A related interest of my lab is using synthetic and systems biology-based experimental approaches to elucidate and manipulate functional properties of the gut microbiome. Work in this area has included collaborative projects to engineer bacterial strains to detect inflammation in the mammalian gut, manipulating the microbiome using bacteriophages, and a platform for functionally mining bacterial genomes for genes contributing to fitness in the gut.

Research Summary – Jessica Lasky-Su, ScD

Dr. Lasky-Su is an Associate Professor in Medicine and associate statistician at Harvard Medical School and Brigham and Women’s Hospital. Over the last 19 years, she has focused on the analysis of genetics, genomics, and metabolomics data of various complex diseases with a primary focus on asthma over the last 15 years. The accumulation of these efforts has resulted in a productive track record of over 130 original research articles.

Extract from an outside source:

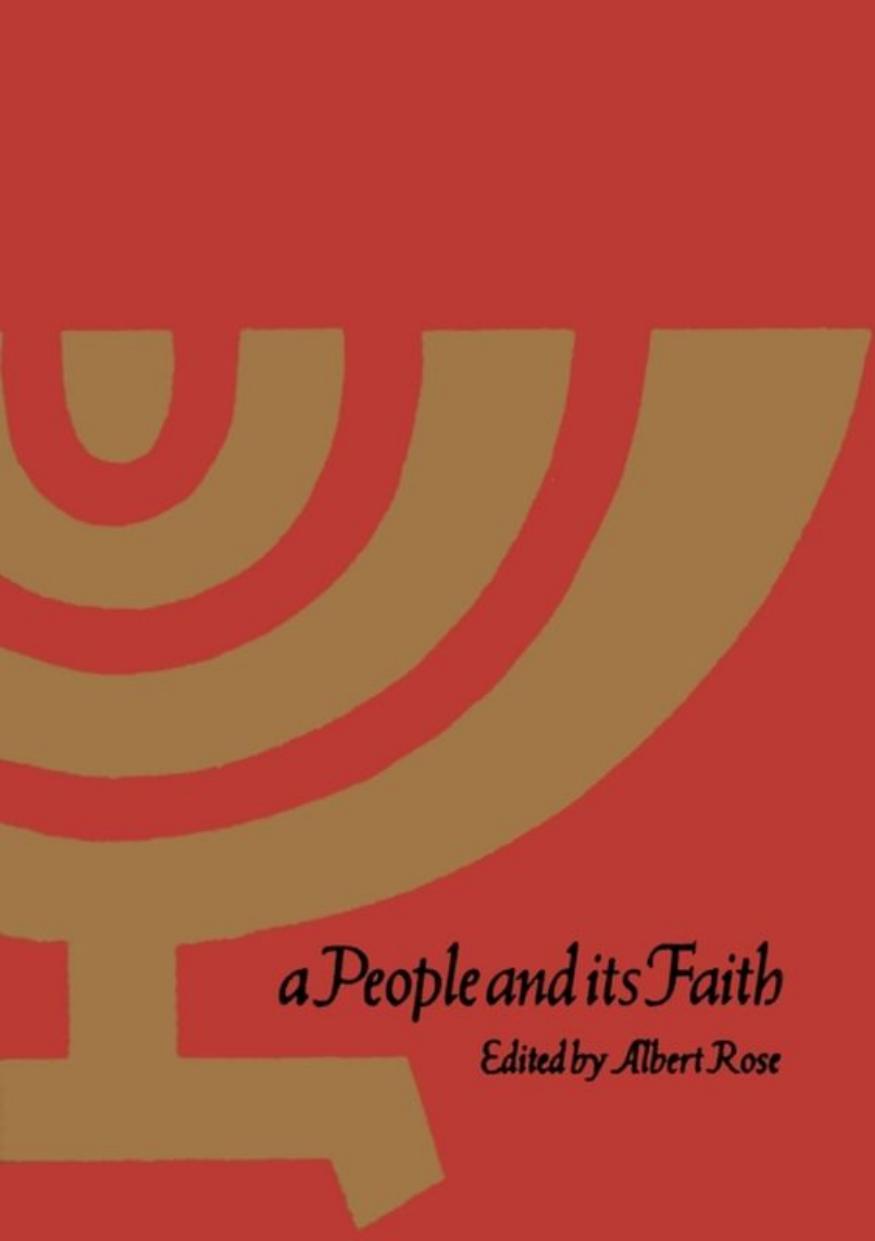 A People and its Faith by Albert Rose (editor)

Her ongoing metabolomics-based R01 grants, “The Integrative Metabolomics of Asthma Severity” (PI, R01HL123915), “Mechanistic insights into asthma pathogenesis through the integration of asthma genes, risk exposures, and metabolomics” (PI, R01HL141826) have enabled her to develop a metabolomics epidemiology research program at the Channing Division of Network Medicine that focuses on using metabolomics to study the etiology of complex diseases, including a diverse range of diseases including asthma, allergies, autism, bacteremia, and macular degeneration among others. She has also focused on using metabolomics data in conjunction with other omics data to study disease etiology and has published several papers using a variety approaches to integrative omics. Dr. Lasky-Su serves in several metabolomics leadership capacities including being the acting chairman of the Consortium of METabolomic Studies (COMETS), a board member of the International Metabolomics Society, and an advisory member to the Metabolomics Workbench.

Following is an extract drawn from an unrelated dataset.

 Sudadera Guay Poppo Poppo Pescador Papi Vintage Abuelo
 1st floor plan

Research Summary – Tracy Young-Pearse, PhD

Alzheimer’s disease (AD) is a neurodegenerative disorder characterized by dysfunction and deterioration of neurons resulting in loss of memory and progressive cognitive decline. Current treatments are aimed only at symptom management. Two barriers to effective therapeutic development include: 1) a lack of understanding of the root causes of AD in different individuals and 2) a need to identify molecular pathways involved in cognitive decline and AD that can be targeted for therapeutic intervention. We are using induced pluripotent stem cell (iPSC) technology coupled to comprehensive studies of patient populations to understand the cellular and molecular mechanisms underlying AD in an effort to break down these barriers.

We have made induced pluripotent stem cell lines from blood samples from 50 different people – some of whom had dramatic cognitive decline with age and developed AD and others who lived to be beyond the age of 90 with perfect cognition and no AD pathology in their brain. These stem cell lines are defined by two important qualities: 1) they are “immortalized,” meaning that they divide and self-renew giving us an unlimited supply of these cells and 2) they are “pluripotent,” meaning that they have the potential to become any type of cell in the body. We are now turning these stem cells into “mini-brains” in a dish, where we are investigating how the genetics of these different individuals contributed to their risk for neurological diseases such as Alzheimer’s disease. The ultimate, long term (5-year) goal is to use this system to develop algorithms that will both predict Alzheimer’s disease and determine the underlying cause of Alzheimer’s in different individuals. The development of such algorithms would be groundbreaking, and transform the manner in which we conceptualize therapeutic development for neurological disease.